## EXERCISE GOAL:
Exactly those lines that run from the one containing "EDWIN BARANCIRA" through the last line of the entries below should be printed, and no others.

——

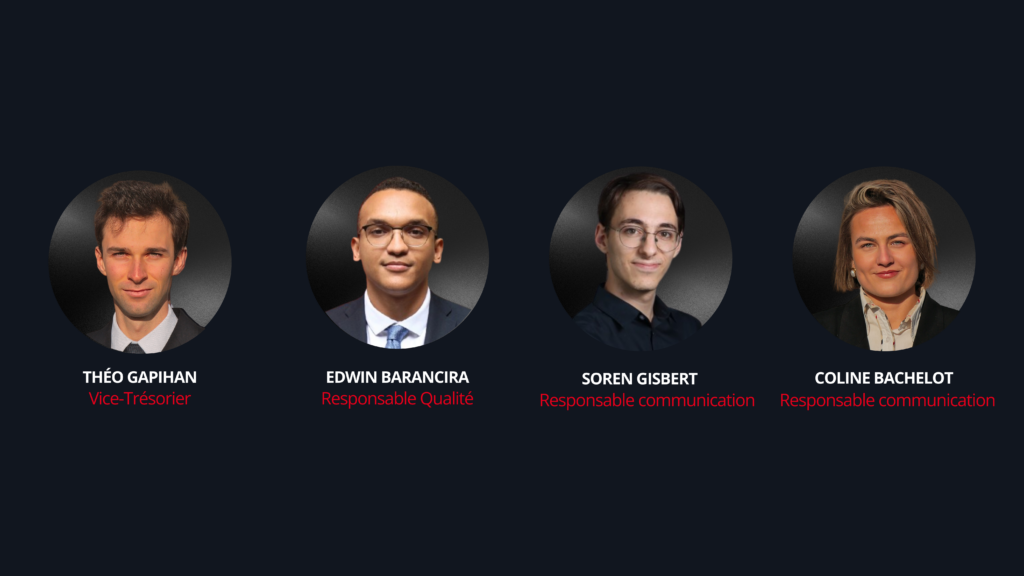 THÉO GAPIHAN
Vice-Trésorier

EDWIN BARANCIRA
Responsable Qualité

SOREN GISBERT
Responsable communication

COLINE BACHELOT
Responsable communication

——

## EXERCISE ANSWER:
EDWIN BARANCIRA
Responsable Qualité

SOREN GISBERT
Responsable communication

COLINE BACHELOT
Responsable communication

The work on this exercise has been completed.